EURECA, a European project, gathered 18 partners including ecancer from countries across Europe. Our shared mission was to identify - and close - these gaps by linking health information in electronic health record systems to information in clinical research information systems, such as clinical trials.

Oncology was selected as the focus domain for EURECA because of the incidence of cancers, the complexity of data collected and of the therapy options - but many of the objectives could be used in other healthcare domains.

The collaboration started in January 2012 and finished in July 2015. Now that the project is over, a retrospective look at the achievements of the past years shows just how far this mission has come.

EURECA has enabled many sites to connect clinical care and clinical research, creating an infrastructure that uses multiple standardised technologies and terminologies.

EURECA has created 15 different tools to manage healthcare through technology, ranging from a clinical trial recruitment tool through to a tool for the prediction of Serious Adverse Events. These tools are general enough to be applied to a number of scenarios that are important to clinical research.
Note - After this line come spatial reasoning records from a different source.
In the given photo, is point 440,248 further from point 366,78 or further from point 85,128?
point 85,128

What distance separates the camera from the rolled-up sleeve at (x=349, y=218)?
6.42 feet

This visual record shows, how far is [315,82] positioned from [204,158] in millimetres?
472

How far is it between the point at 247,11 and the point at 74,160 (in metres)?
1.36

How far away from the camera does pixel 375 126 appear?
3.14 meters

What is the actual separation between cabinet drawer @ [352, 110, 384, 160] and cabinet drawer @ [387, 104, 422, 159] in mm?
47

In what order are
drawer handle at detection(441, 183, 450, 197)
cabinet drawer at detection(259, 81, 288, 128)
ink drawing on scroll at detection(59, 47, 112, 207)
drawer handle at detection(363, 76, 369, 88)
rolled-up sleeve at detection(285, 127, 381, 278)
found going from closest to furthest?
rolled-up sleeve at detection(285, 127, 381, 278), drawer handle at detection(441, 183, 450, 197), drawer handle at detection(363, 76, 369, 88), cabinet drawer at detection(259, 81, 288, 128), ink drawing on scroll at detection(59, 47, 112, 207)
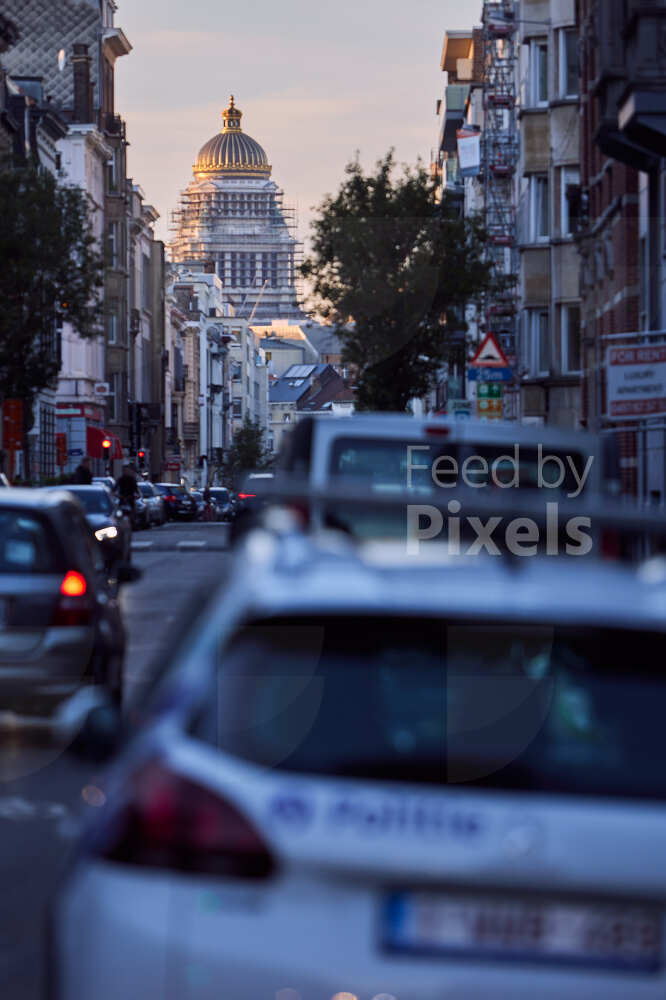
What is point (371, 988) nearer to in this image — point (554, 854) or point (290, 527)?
point (554, 854)

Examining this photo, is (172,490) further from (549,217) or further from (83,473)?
(83,473)

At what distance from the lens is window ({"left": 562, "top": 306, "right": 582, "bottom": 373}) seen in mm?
51562

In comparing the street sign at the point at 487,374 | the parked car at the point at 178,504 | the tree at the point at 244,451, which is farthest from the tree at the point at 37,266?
the tree at the point at 244,451

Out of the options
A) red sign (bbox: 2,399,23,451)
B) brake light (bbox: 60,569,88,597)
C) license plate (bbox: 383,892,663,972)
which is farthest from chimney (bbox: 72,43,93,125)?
Result: license plate (bbox: 383,892,663,972)

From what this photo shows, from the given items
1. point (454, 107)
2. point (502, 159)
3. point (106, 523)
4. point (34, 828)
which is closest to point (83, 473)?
point (106, 523)

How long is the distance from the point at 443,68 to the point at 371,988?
9811 cm

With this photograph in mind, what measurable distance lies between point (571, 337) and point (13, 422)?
15263 millimetres

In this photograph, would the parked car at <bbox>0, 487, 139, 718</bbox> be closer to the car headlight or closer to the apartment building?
the car headlight

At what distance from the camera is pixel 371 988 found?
3721 mm

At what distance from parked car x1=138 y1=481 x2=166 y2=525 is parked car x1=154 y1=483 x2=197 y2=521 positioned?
29.1 ft

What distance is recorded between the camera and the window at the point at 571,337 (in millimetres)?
51562

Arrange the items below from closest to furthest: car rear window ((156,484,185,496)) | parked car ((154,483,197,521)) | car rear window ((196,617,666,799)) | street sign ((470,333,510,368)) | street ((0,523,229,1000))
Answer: car rear window ((196,617,666,799))
street ((0,523,229,1000))
street sign ((470,333,510,368))
car rear window ((156,484,185,496))
parked car ((154,483,197,521))

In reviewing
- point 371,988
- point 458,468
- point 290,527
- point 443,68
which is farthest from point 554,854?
point 443,68

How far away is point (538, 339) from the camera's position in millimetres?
53938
And these products can be used in real-world clinical settings - a tool for a microbiology-based scenario will be used beyond the end of the EURECA project, following a test phase at the University Hospital of Saarland at all wards.

Two tools will also be used for clinical trials at the Department of Paediatric Oncology of the University of Saarland.

EURECA formed an alliance with The European Institute For Innovation Through Health Data, which will help to combine and sustain the results of many European research projects. The new institute aims to facilitate and using intelligence from health data, including mobile health data.

The flexibility and usability of these tools will mean that they can be applied in a range of healthcare settings.

Three years ago, when we set out as the dissemination and communication partner in EURECA, we said that "The ultimate winners from EURECA will be the patients, the public and the healthcare services."

But looking back at what we've achieved with our partners, we feel like we're the winners too.